Text:

Land-grant Universities Show Tensions
By: John A. Baden, Ph.D.Posted on February 23, 2000 FREE Insights Topics:
"Much mischief comes from mixing politics with higher education."
Great Falls Tribune, 14 February 1919
Jim Twiford, President of the Wyoming State Senate, recently asked the state's Legislative Service Office to draft a bill eliminating the University of Wyoming's College of Law. There may well be reasonable arguments supporting such a bill but Mr. Twiford doesn't offer any. Never the less, he seems to be responding to a book (he admitted he hadn't read) by U. WY. law professor Debra Donahue
. Twiford's action exemplifies why my heart goes out to the administrators in land grant universities. Yes, I realize their pay is often twice that of full professors, that they often have assigned parking places near their offices, seats in sky boxes, and little if any teaching or research responsibilities.
But not all good things go together. They also have to perform a perilous balancing act, for they are caught between supporting honest and responsible research and the political reality of state funding.
The ethical quality of and morale within a university depend on the character exhibited when these ideals, the tectonic plates of shifting cultures and economies, collide. The Wyoming case is merely the most current example.

Actions to take:
**1.** In the article on land-grant universities, who asked the Wyoming Legislative Service Office to draft a bill eliminating the University of Wyoming's College of Law?
**2.** Reproduce the passage of the article on land-grant universities starting at "But not all" and ending at "of state funding.".

Recorded information:
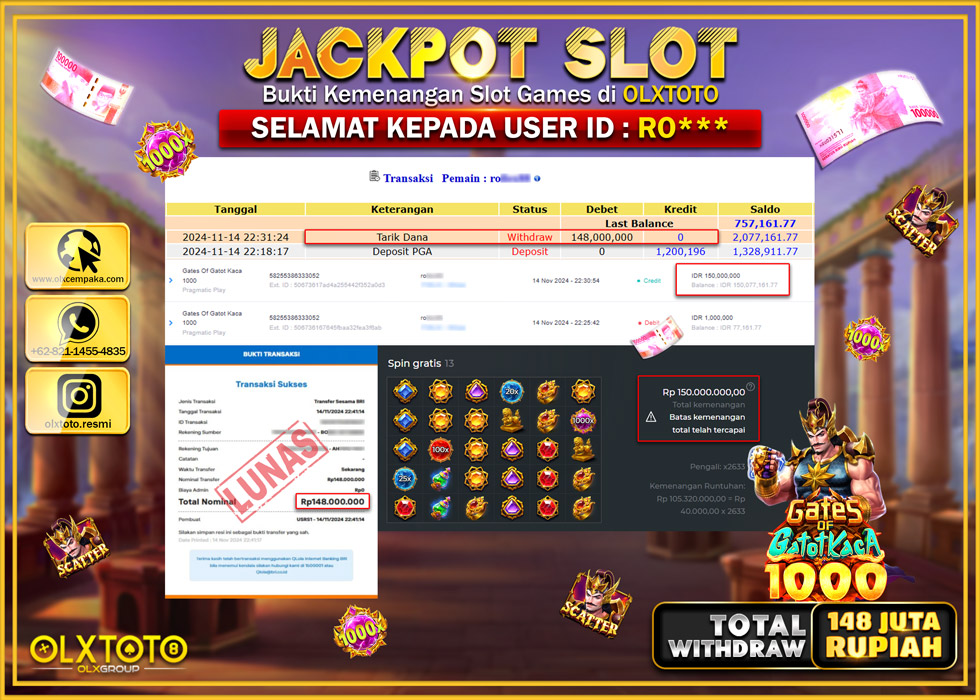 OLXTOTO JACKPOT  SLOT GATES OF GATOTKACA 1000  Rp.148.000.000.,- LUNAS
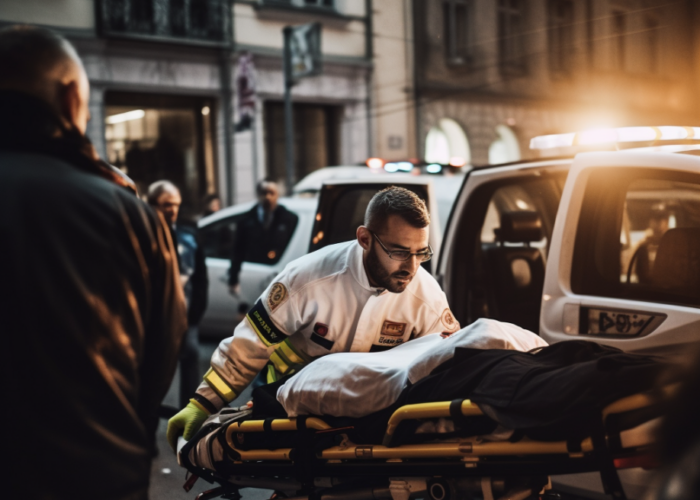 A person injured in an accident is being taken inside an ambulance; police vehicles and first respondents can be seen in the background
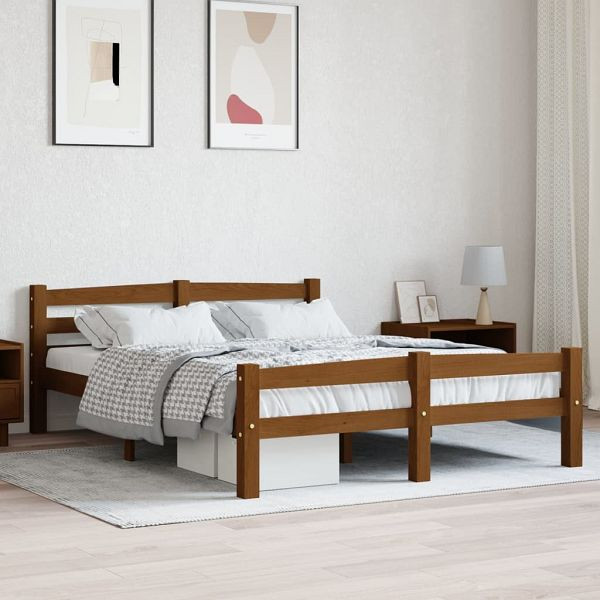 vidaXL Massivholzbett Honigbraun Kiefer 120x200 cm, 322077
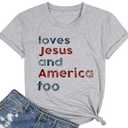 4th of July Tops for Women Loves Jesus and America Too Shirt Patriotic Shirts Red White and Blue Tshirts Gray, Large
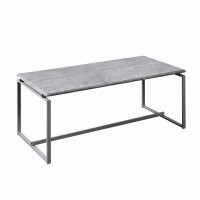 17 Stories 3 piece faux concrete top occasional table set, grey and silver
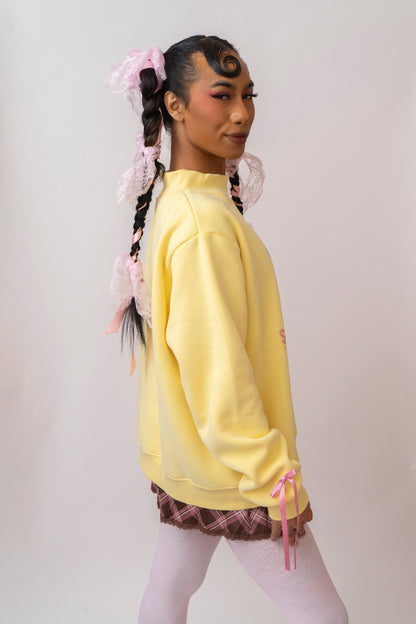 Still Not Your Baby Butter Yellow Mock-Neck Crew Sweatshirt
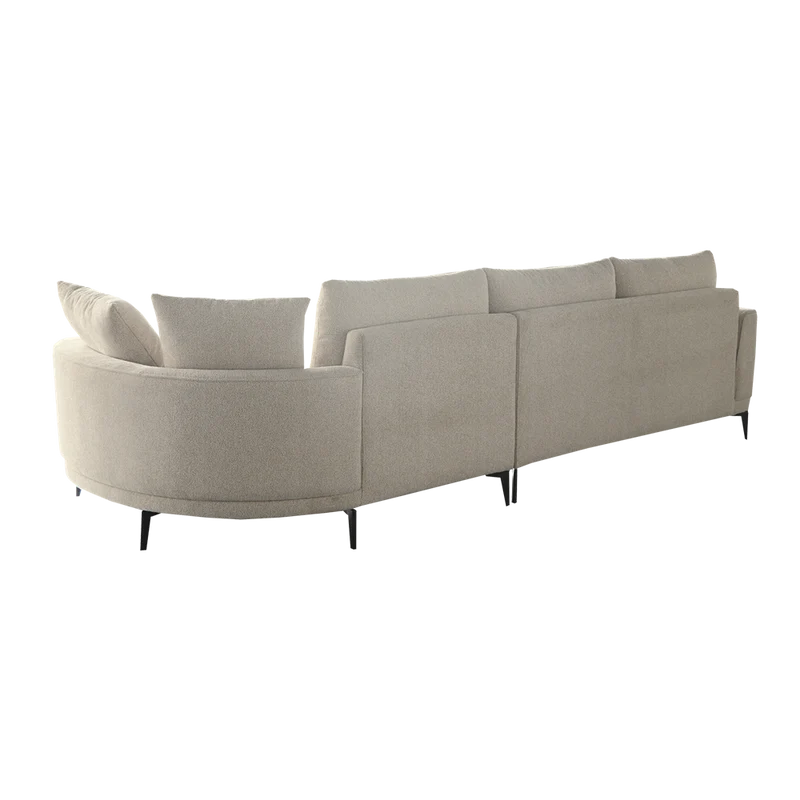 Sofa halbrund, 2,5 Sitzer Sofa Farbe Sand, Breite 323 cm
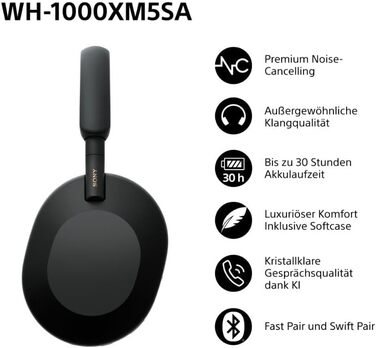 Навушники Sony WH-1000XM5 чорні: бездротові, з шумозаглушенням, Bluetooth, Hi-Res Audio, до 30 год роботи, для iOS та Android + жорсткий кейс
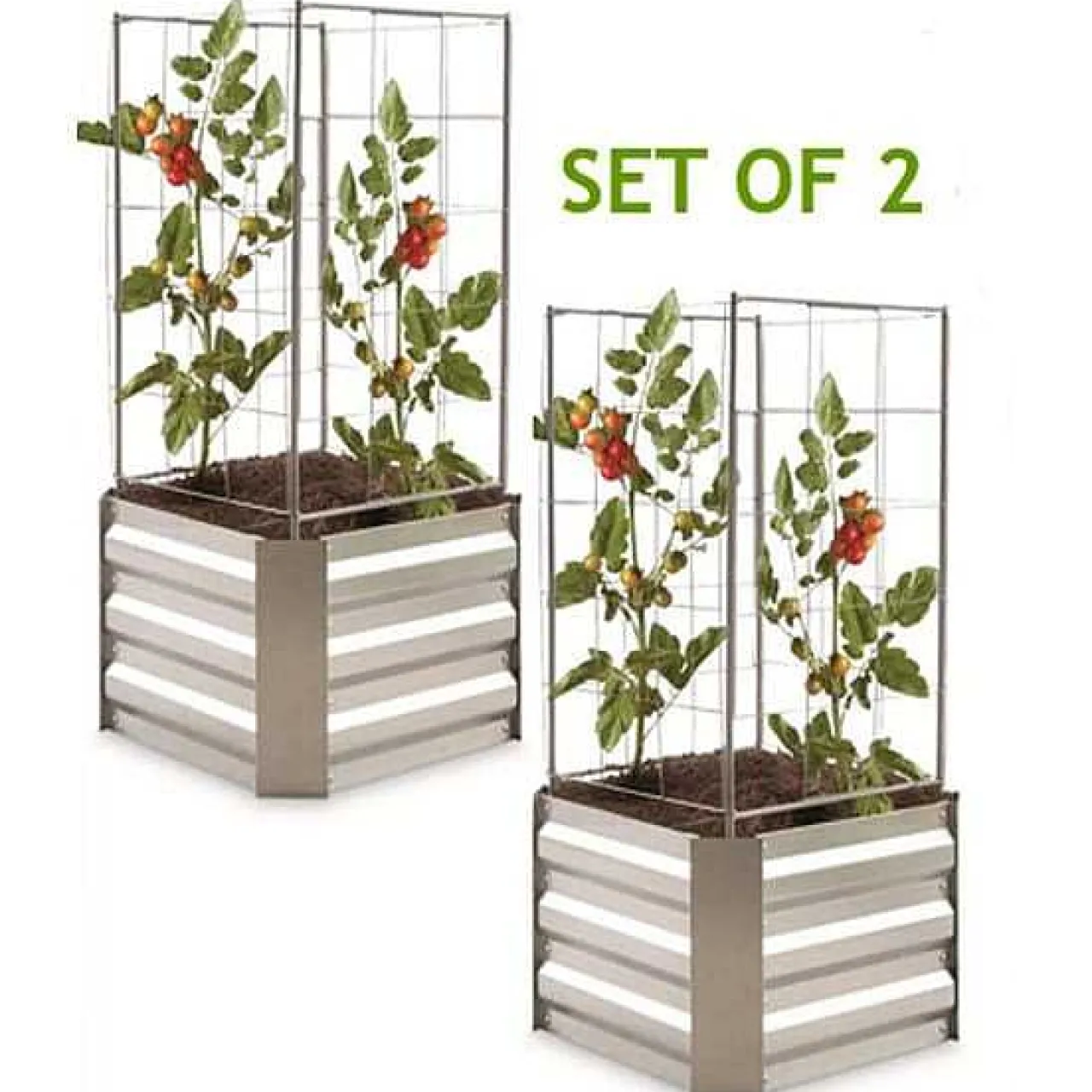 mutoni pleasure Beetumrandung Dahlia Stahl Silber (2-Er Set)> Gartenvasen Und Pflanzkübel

Task-by-task answers:
**1.** Jim Twiford, President of the Wyoming State Senate.

**2.**
But not all good things go together. They also have to perform a perilous balancing act, for they are caught between supporting honest and responsible research and the political reality of state funding.